Part of the multi-layered anti-submarine network is the long-range maritime reconnaissance and strike aircraft Poseidon P-8I acquired from the US. Eight of the aircraft have arrived and a total of 16 are to make up this airborne platform which contains several indigenous sensors like the ‘identification friend or foe’ and the data link to enable network centricity with all fighting platforms of the Indian Navy. The aircraft has a range of 2,222 km but the distances to the outer edge of the Indian Ocean littoral are more than 3,000 km on either side of the Indian peninsula. Having to travel further would eat into the “time on station’ of four hours.
India will have to incorporate a refueling nozzle on its Poseidon fleet of maritime strike aircraft to increase its range to be able to police effectively the two major chokepoints that lie around Indonesia in the east to the Cape of Good Hope in South Africa in the west.
Another extremely useful tool for anti-submarine operations is what is known as the seabed array of sensors that can record the acoustics of passing vessels and helps create a dossier that can be used to identify the engine/propeller sounds with the name of the vessel. By elimination over time a ship or submarine belonging to an inimical neighbour can be identified and suitable counter-measures taken. There are plans to send aloft a dedicated satellite to keep an eye out on activities around the coast of peninsular India. The seabed array would provide real time information about any intruders into what is increasingly being described as a “littoral” intrusion into the Indian Ocean region.
The Naval Physical Oceanographic Laboratory is working on the project to lay seabed arrays that will contribute to the study of underwater acoustics that have a critical bearing on the detection of enemy submarines. The data collected by the seabed arrays will identify the effect of acoustic transmission. It is well known that the sound tends to bend and be deflected away from the sonar that is looking for underwater objects.
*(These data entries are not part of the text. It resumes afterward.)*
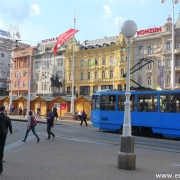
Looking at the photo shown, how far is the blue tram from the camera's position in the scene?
21.5 m

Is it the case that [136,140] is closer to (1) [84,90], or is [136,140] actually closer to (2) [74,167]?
(2) [74,167]

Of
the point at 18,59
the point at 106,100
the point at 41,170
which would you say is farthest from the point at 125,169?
the point at 18,59

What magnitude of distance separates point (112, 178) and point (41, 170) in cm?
213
These thermal layers need to be studied so as to be able to evolve techniques that will enable a penetration of a thermal layer to see if any submarine is hiding within it.
It is imperative that the Indian Navy conduct a sustained study of this phenomenon because it is becoming very apparent that the Chinese Navy has been studying the phenomenon during its frequent passages through the Indian Ocean littoral. It needs to be recalled that during a standoff in the South Pacific Ocean a Chinese submarine managed to penetrate the security screen of its anti-submarine network around a US aircraft carrier. This could not have happened without a thorough knowledge of the phenomenon of the distortion of sound while travelling through layers of ocean with deferring temperatures.
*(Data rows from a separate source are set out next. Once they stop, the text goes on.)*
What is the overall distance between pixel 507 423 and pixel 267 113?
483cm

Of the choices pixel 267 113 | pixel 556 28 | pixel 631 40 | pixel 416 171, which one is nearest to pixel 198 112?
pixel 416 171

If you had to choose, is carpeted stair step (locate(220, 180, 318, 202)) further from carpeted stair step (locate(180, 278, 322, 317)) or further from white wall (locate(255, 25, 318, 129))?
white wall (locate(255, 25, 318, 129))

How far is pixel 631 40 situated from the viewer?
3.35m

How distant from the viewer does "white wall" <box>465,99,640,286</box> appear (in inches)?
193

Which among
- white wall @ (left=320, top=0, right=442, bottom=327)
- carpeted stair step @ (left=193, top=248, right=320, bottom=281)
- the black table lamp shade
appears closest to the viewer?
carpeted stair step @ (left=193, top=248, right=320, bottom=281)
It is a slow and laborious job spread over different seasons in the region. To be able to execute that it would be useful to have robots to plumb the depths of the oceans around the Indian peninsula. These robots can help collect data about oceanic conditions in general and also be used in direct combat if, as in aerial warfare, the unmanned underwater vehicle is also armed.
The much-maligned Defence Research and Development Organization has produced an autonomous underwater vehicle (AUV) that can undertake tasks like studying the thermal layers and the effect on them of seasonal changes in temperature. The AUV created jointly by the Electronics Corporation of India and the Naval Science and Technology Laboratory is equipped with passive sonar for surveillance and intelligence gathering, mine detection and can operate down to a depth of 100 meters from shore or ship. Efforts are on to include mine laying in its repertoire. Slowly but surely India is improving its maritime defences.